Using the listing below, select the lines with the word "Interface" and copy them.

··· Data provided

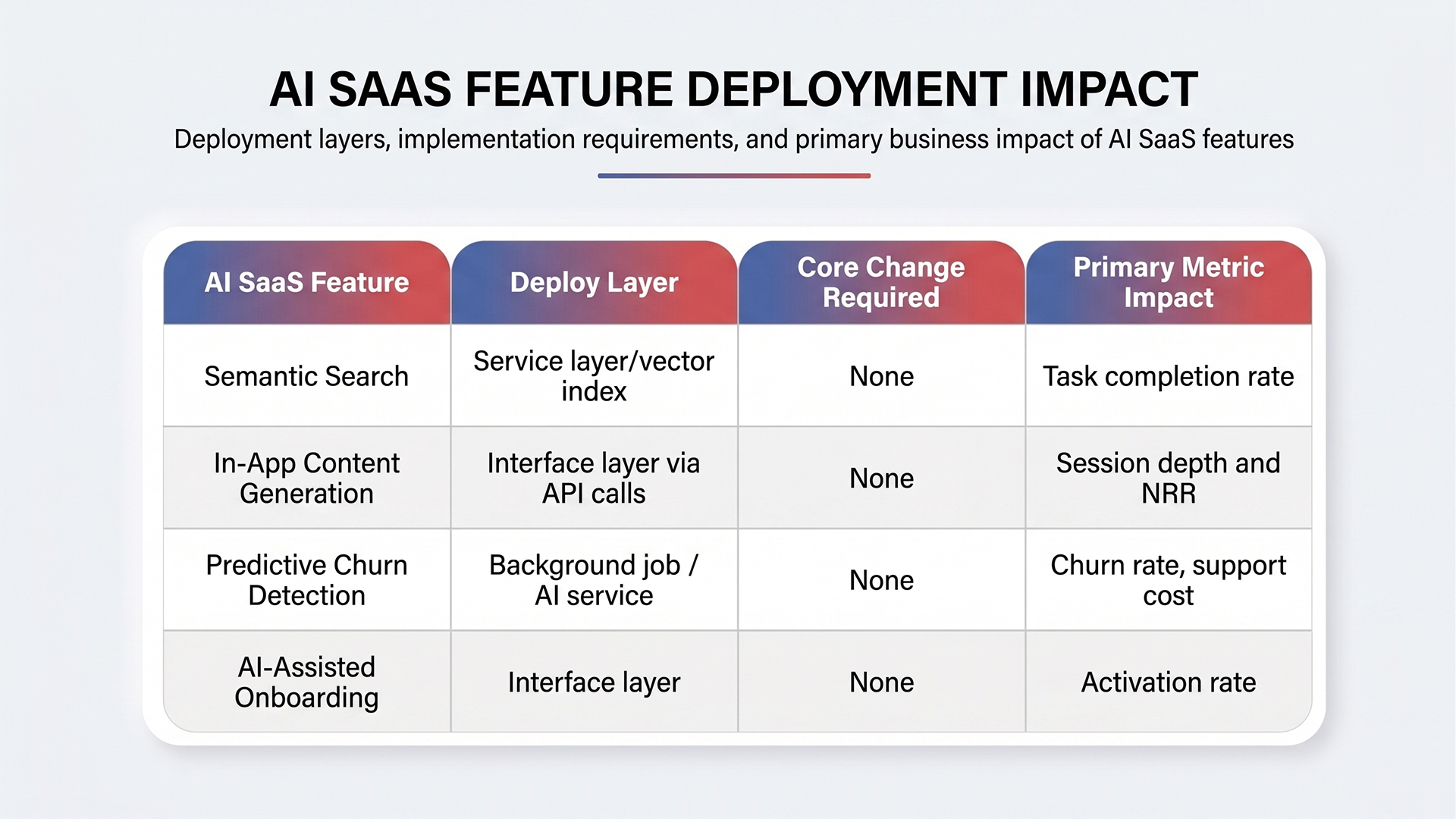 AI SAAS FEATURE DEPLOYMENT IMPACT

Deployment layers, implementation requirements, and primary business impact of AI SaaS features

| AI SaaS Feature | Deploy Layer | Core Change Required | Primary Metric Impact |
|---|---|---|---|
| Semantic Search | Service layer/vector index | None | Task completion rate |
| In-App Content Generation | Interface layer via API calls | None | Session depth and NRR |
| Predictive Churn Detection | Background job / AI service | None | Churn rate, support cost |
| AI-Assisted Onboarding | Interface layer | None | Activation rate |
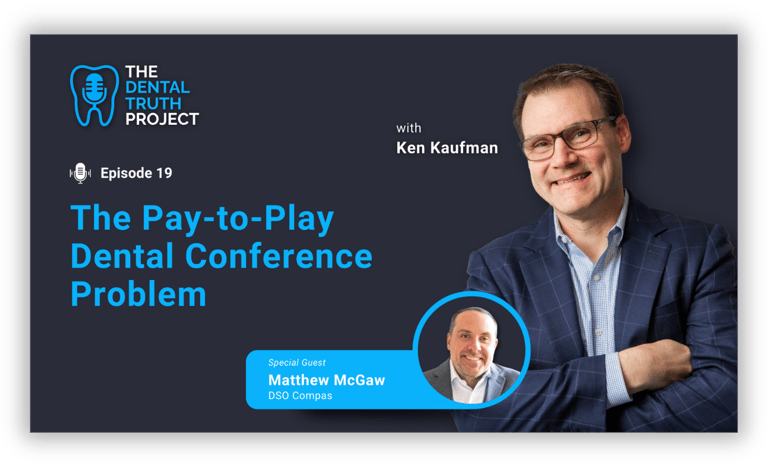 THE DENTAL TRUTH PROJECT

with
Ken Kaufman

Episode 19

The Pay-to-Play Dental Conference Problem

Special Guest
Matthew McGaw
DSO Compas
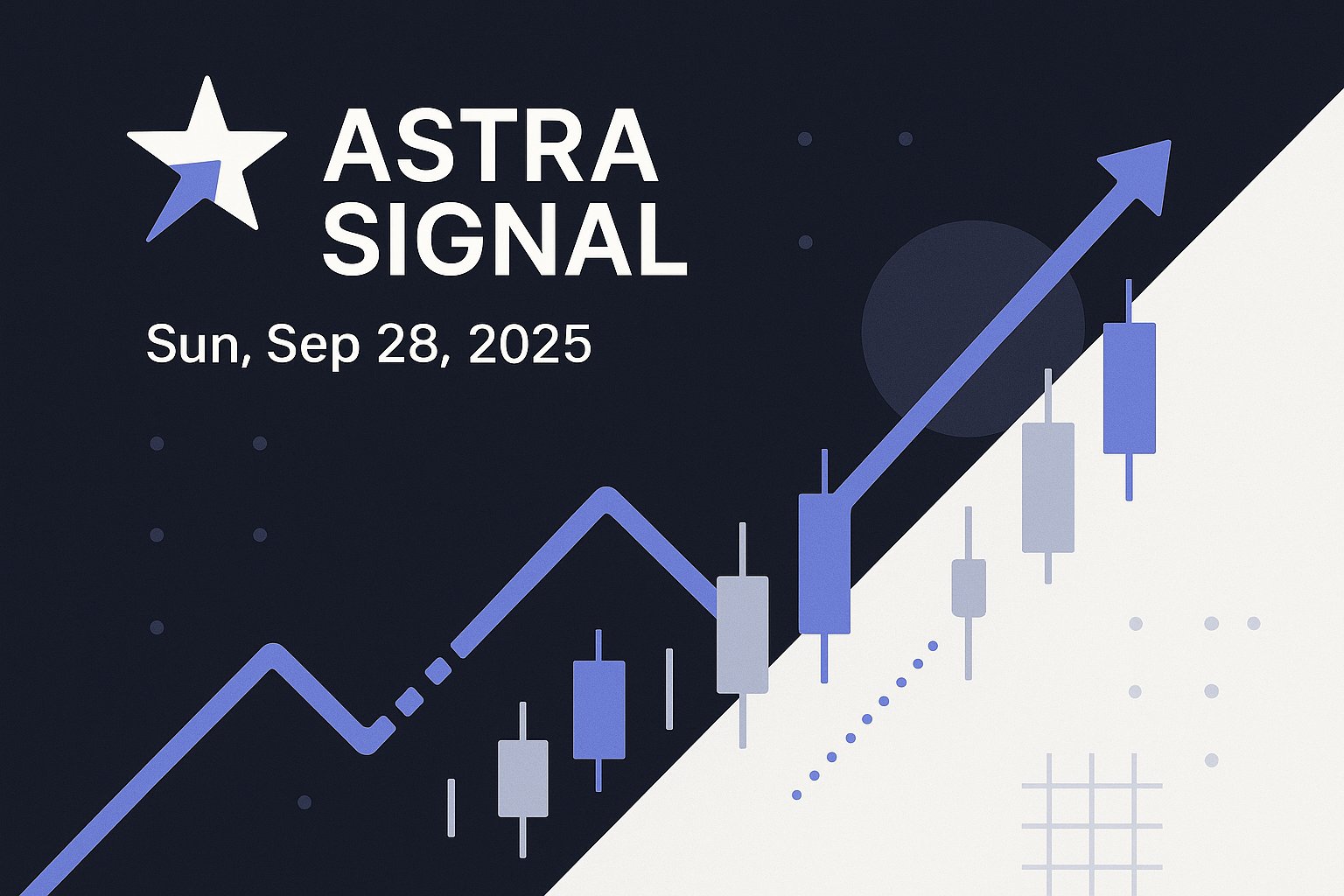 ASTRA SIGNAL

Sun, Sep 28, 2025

······

◆ Exercise solution:
| In-App Content Generation | Interface layer via API calls | None | Session depth and NRR |
| AI-Assisted Onboarding | Interface layer | None | Activation rate |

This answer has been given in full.